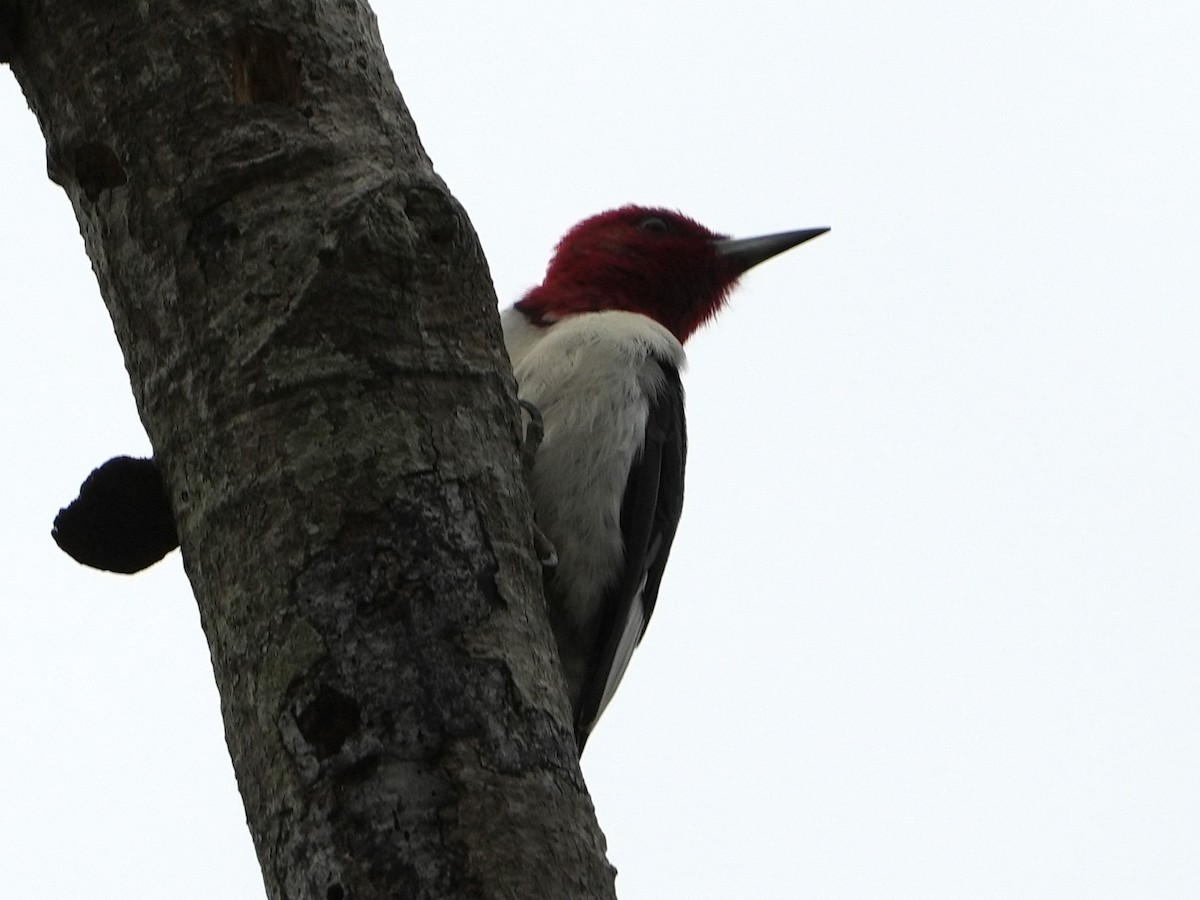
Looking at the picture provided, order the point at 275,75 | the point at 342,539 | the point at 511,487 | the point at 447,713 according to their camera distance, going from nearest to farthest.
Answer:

==

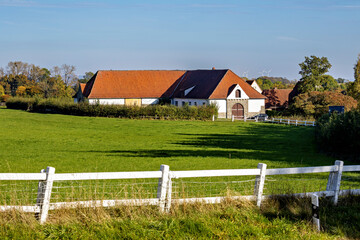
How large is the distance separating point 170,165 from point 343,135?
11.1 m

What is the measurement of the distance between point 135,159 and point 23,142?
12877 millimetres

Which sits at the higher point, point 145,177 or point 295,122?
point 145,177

• _Goal of the exercise_: Pick out each row above that contains the word "point" and copy those rows in full.

• _Finished answer_:
Looking at the picture provided, order the point at 275,75 | the point at 342,539 | the point at 511,487 | the point at 447,713 according to their camera distance, going from nearest to farthest.
How large is the distance separating point 170,165 from point 343,135?
What is the measurement of the distance between point 135,159 and point 23,142?
Which sits at the higher point, point 145,177 or point 295,122?
point 145,177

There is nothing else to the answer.